One had been conducted from the Paris apartment since June 1997, when Monsieur Maurice had arrived. He spoke fluent French with a slight Central-European accent. Over the years his neighbors had encountered others like him: men, and occasionally women, who arrived without warning, spent weeks or months among them, then one day were gone. Like his predecessors, Maurice had politely discouraged interest in himself or his work.
Maurice was a
Physically he was nondescript; it had been said that even on an empty street he would pass virtually unnoticed. He had been recruited in what was still a halcyon time for Mossad, when its legend remained largely intact. His potential was spotted during Israel’s compulsory military service, when, after boot camp, he had been drafted into air force intelligence. An aptitude for languages (he knew French, English, and German) had been noted, along with other qualities: he was good at filling gaps in a case study and drawing fact out of speculation, and he knew the limits of informed conjecture. Above all, he was a natural manipulator of people: he could persuade, cajole, and, if all else failed, threaten.
Since graduating from the Mossad training school in 1982, he had worked in Europe, South Africa, and the Far East. At various times he had done so under the guise of a businessman, a travel writer, and a salesman. He had used a number of names and biographies drawn from the library of aliases maintained by Mossad. Now he was Maurice, once more a businessman.
During his various postings he had heard of the purges back in “the Institute,” the name its staff used for Mossad: corrosive rumors of disgraced and ruined careers, of changes at the top, and each incoming Mossad director with his own priorities. None of them had stemmed the loss of morale within the service.
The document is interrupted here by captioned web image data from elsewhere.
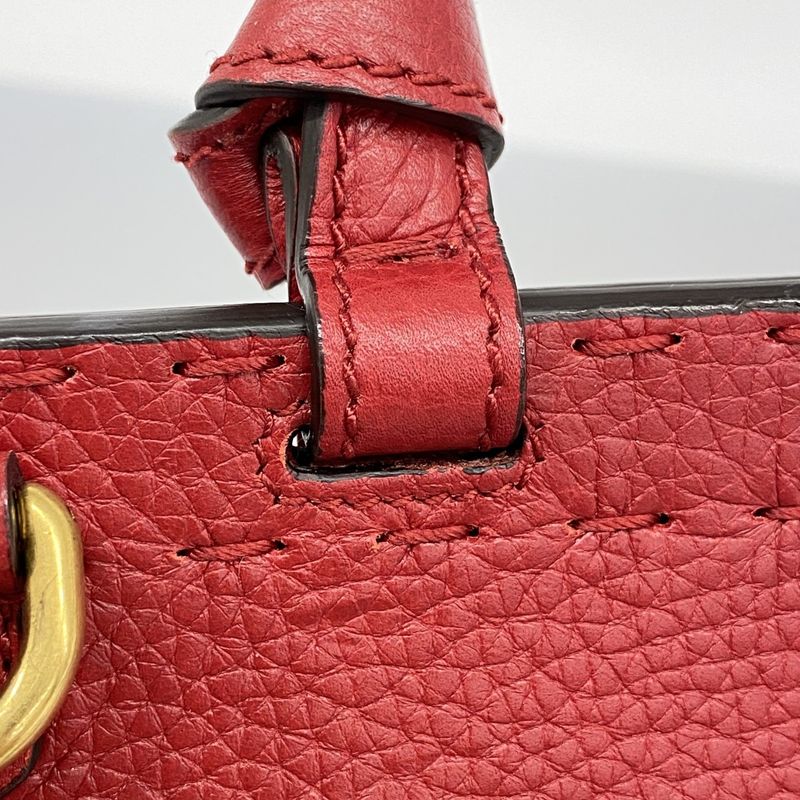 Gucci Handbag Ggmarmont 442622 Leather Red Gold Hardware 2way Bag Ladies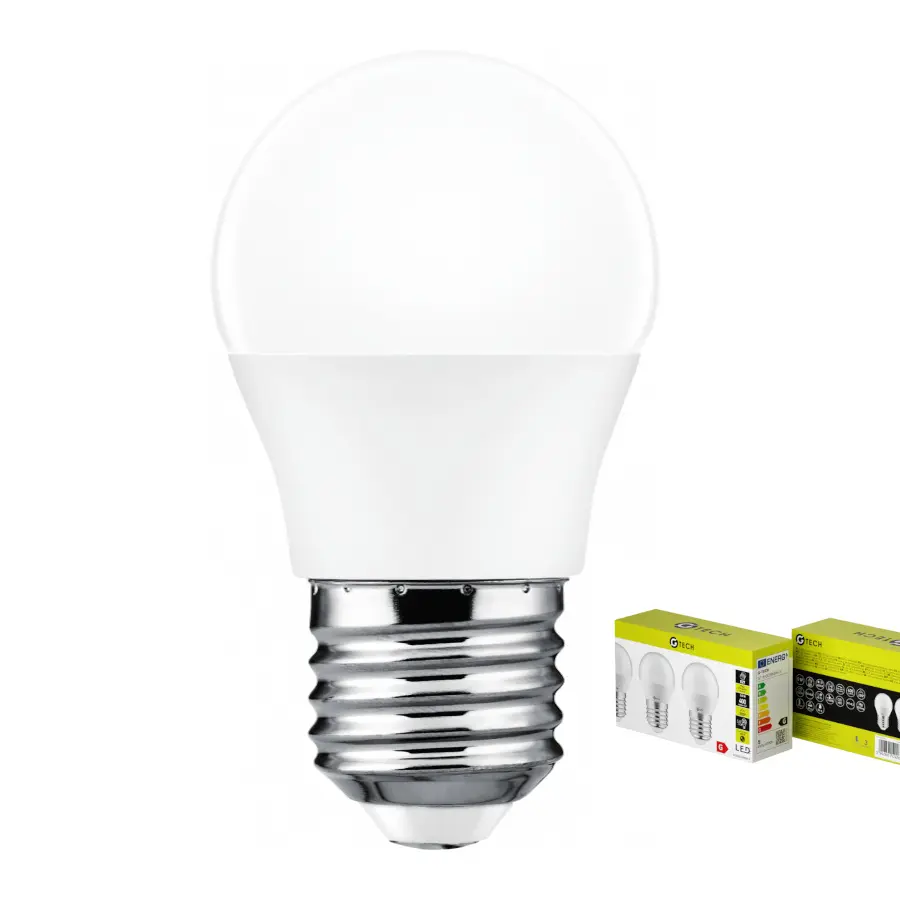 [GT-B45CNW5W-3 ZEN11] LOT DE 3 Ampoule LED G-TECH, B45, E27, 5,0 W, 400 lm, 4 000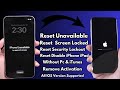 How To Reset Unavailable|Screen-Locked|Disable|Security-Lockout iPhone Without Pc! Remove Activation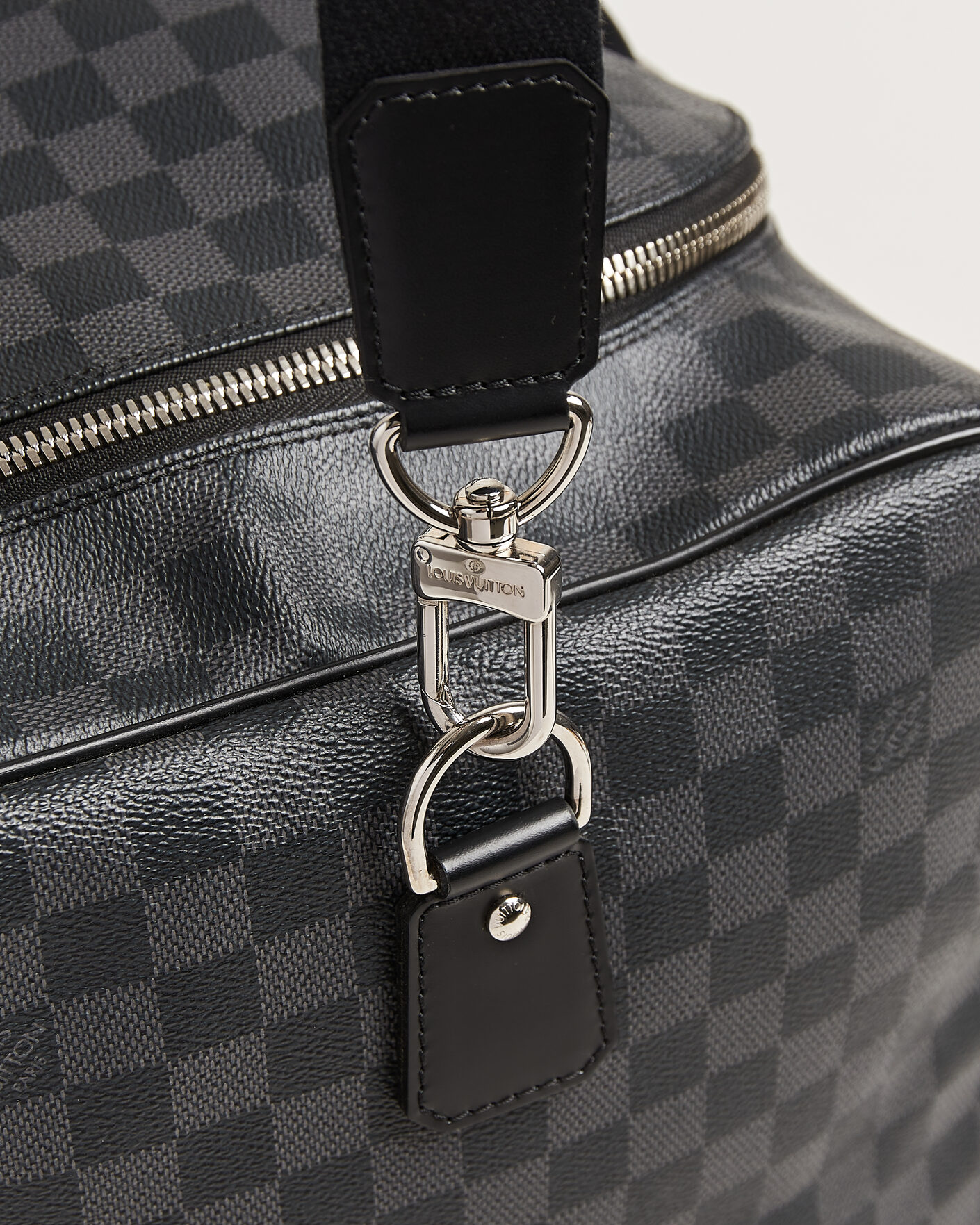 Uomini | Pre-Owned & Vintage Bags | Louis Vuitton Pre-Owned | Roadster 50 Damier Graphite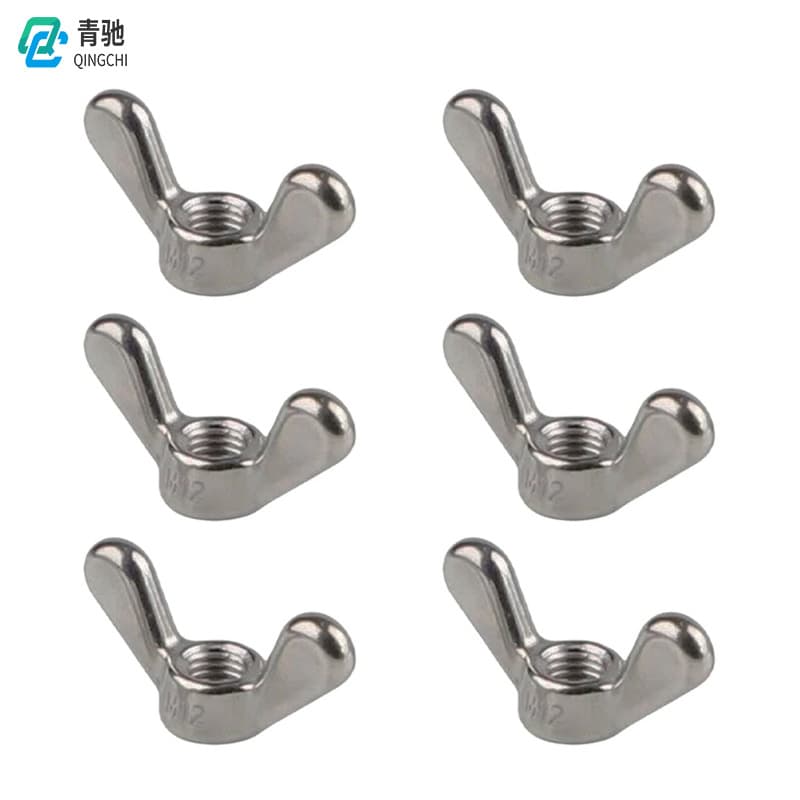 Cross-border 304316 stainless steel butterfly nut Yuanbao nut hand nut ear nut big ear nut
This had increased with the appointment of Benyamin Netanyahu as Israel’s youngest prime minister. A man with a proven intelligence background, he was supposed to know how things worked on the inside ; when to listen, how far to go. Instead, from the outset, Netanyahu had astonished seasoned intelligence officers by dabbling in operational details.
At first this was put down to unnecessary zeal, a new broom showing he was ready to look into every closet to make sure there were no secrets he should know. But matters had become alarming when not only the prime minister but his wife, Sara, wanted to peer behind the looking glass into Israel’s intelligence world. She had invited senior Mossad officers to call on her at home and answer her questions, claiming she was following the example of Hillary Clinton’s interest in the CIA.